What a year this week has been

Three weeks ago I was flying back from my Intentional Community retreat. I had spent the last 48 hours on the beach, setting big goals for the year ahead and thinking ambitious thoughts about what I would accomplish. Right at the top of the list, this was to be my year of health— of diet, of fitness, and of mind.

On my flight home, I started this blog or whatever to write about my Intentional Community and our retreats. What is this group, what exactly do we do on our retreats, and why they are so inspiring to me? I have written three of these posts, and I plan to write more. Later.

But my, how things have changed in three weeks.

How quaint it seems now, getting together in a house with friends. Oh, the simpler times when we didn’t need to think about epidemiology!

How naive, to plan our lives a year ahead — we even talk about decades sometimes, hah! — when now, each day we take fresh stock of our health, our jobs, and our legal right to go outside.

And how — just how, exactly — are we supposed to think about personal goals at a time like this? How can we focus on New Years resolutions with the loud clomping of the Four Horsemen galloping down our empty streets?
━━━━━━
_GIVEN INSTRUCTION 1_
Rewrite the listing from the line with "Seen from this" through the end of the listing, swapping "farther" for "further" and leaving everything else unchanged.
━━━━━━
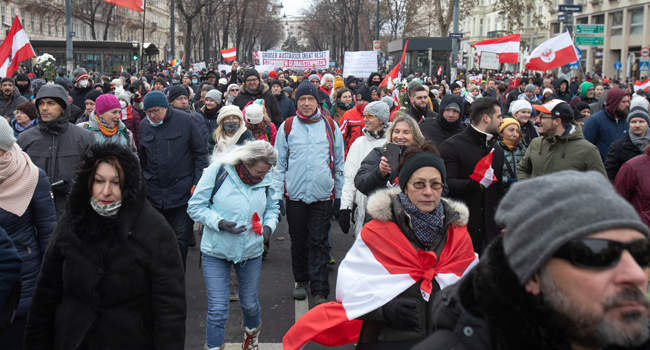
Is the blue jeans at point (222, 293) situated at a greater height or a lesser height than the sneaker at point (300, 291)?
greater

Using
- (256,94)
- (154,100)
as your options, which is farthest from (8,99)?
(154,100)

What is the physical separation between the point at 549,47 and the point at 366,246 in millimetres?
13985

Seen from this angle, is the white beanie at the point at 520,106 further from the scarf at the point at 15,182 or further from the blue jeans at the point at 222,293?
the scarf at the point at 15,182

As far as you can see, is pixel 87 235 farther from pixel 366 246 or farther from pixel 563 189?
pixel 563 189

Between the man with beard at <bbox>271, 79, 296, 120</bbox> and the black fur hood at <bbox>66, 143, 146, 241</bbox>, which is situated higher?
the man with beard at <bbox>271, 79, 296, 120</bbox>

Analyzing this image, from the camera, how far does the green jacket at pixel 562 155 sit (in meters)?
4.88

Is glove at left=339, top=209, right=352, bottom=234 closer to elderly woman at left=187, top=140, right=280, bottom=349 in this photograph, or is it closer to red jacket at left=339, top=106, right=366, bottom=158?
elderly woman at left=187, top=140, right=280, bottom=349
━━━━━━
_GIVEN INSTRUCTION 2_
From the blog post about how much changed in three weeks, write out the passage from "How quaint it" to "our empty streets?" word for word.

_WORKED SOLUTION 1_
Seen from this angle, is the white beanie at the point at 520,106 further from the scarf at the point at 15,182 or further from the blue jeans at the point at 222,293?
the scarf at the point at 15,182

As far as you can see, is pixel 87 235 further from pixel 366 246 or further from pixel 563 189?
pixel 563 189

Between the man with beard at <bbox>271, 79, 296, 120</bbox> and the black fur hood at <bbox>66, 143, 146, 241</bbox>, which is situated higher?
the man with beard at <bbox>271, 79, 296, 120</bbox>

Analyzing this image, from the camera, how far does the green jacket at pixel 562 155 sit (in meters)?
4.88

Is glove at left=339, top=209, right=352, bottom=234 closer to elderly woman at left=187, top=140, right=280, bottom=349 in this photograph, or is it closer to red jacket at left=339, top=106, right=366, bottom=158?
elderly woman at left=187, top=140, right=280, bottom=349

_WORKED SOLUTION 2_
How quaint it seems now, getting together in a house with friends. Oh, the simpler times when we didn’t need to think about epidemiology!

How naive, to plan our lives a year ahead — we even talk about decades sometimes, hah! — when now, each day we take fresh stock of our health, our jobs, and our legal right to go outside.

And how — just how, exactly — are we supposed to think about personal goals at a time like this? How can we focus on New Years resolutions with the loud clomping of the Four Horsemen galloping down our empty streets?